If you ever heard Mom say, “Waste not; want not,” the chances you rolled your eyes or had a similar response are pretty large. However, General Motors’ Vehicle Thermal Systems engineer, Nicholas Jahn, must have taken the saying to heart because, the next thing we know, diapers are helping to warm your car faster, and all thanks to Jahn.
Snow, when it gets packed into the inlet at the bottom of the windshield, can block the flow of air to and from the vehicle. This makes heating the cabin less efficient and leaves you in the cold for longer than necessary.
In order to combat snow’s effects and improve the efficiency of the car’s heater, Jahn needed to conduct tests. He wanted a substance that would behave like snow in order to make testing more feasible – otherwise he would have to wait for it to actually snow or find an open time slot to conduct tests in GM’s climatic wind tunnels.
So, Jahn decided not to waste the observations he made as his daughter swam in her diapers.
When wet, her diapers expanded. Not exactly a shocking revelation, but upon further research, Jahn found the diapers were partially made of a substance called sodium polyacrylate that behaves like snow when saturated.

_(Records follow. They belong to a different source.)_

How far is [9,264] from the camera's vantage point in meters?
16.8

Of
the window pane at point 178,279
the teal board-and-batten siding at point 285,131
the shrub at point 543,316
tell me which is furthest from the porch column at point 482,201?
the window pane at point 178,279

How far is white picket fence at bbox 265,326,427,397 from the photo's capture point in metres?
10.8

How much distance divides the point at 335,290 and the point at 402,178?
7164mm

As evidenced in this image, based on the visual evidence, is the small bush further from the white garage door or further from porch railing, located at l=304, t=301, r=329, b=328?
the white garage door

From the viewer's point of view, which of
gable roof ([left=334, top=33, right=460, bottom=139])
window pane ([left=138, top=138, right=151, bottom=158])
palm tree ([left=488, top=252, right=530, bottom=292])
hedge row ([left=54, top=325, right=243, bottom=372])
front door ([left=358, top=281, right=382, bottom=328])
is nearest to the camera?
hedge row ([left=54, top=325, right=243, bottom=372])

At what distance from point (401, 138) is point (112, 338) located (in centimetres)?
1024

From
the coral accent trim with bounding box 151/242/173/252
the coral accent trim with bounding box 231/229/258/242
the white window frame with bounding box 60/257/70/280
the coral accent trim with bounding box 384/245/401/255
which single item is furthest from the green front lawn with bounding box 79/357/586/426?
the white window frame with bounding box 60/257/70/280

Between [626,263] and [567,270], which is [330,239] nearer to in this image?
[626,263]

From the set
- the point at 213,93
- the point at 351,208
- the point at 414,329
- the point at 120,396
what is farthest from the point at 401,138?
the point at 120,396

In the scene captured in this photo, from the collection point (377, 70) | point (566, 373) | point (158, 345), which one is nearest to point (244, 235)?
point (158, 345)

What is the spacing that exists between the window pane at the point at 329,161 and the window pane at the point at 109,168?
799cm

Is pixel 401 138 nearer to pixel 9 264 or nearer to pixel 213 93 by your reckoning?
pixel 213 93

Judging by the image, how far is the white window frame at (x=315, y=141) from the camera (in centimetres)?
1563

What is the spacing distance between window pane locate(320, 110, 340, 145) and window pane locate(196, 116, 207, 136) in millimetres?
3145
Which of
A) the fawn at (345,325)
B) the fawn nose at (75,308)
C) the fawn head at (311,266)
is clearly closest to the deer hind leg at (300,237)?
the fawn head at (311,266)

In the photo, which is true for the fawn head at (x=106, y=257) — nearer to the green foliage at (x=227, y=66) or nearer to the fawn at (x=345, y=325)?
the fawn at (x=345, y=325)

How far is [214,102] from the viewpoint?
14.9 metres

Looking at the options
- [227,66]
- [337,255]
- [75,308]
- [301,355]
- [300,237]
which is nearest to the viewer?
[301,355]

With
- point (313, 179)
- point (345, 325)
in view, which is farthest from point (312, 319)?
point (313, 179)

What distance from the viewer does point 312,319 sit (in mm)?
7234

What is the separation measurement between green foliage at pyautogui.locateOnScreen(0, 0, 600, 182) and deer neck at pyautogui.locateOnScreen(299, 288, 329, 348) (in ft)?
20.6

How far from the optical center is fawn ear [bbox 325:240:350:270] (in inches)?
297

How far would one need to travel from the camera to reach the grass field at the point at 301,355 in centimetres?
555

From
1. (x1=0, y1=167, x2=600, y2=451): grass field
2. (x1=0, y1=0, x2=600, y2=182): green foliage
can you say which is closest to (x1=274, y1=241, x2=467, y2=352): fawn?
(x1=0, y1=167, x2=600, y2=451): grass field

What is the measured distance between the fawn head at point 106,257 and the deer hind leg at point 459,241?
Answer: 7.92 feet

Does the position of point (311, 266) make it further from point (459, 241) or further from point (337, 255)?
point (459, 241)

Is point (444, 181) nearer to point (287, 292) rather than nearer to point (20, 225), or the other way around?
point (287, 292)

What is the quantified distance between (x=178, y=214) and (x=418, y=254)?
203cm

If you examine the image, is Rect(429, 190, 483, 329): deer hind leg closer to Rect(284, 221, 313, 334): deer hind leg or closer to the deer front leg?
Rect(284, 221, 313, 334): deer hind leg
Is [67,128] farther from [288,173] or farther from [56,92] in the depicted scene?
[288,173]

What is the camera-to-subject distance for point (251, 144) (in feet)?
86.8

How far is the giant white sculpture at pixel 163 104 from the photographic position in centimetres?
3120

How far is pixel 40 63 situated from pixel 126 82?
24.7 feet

Conveniently, the sodium polyacrylate can be used in testing at any location and is reusable.
Now that Jahn and his team have been able to improve testing procedures, they’ve also been able to develop a more efficient heating system in vehicles like the Chevy Cruze.
“The last thing anyone wants to do when it’s freezing cold out is scrape their windshield,” Jahn said. “The testing we perform on the Chevrolet Cruze with the diaper material allows us to maximize the car’s heating capabilities.”
So yes, waste not; want not; and stay warm. We at Gjovik Auto guess Mom was right after all.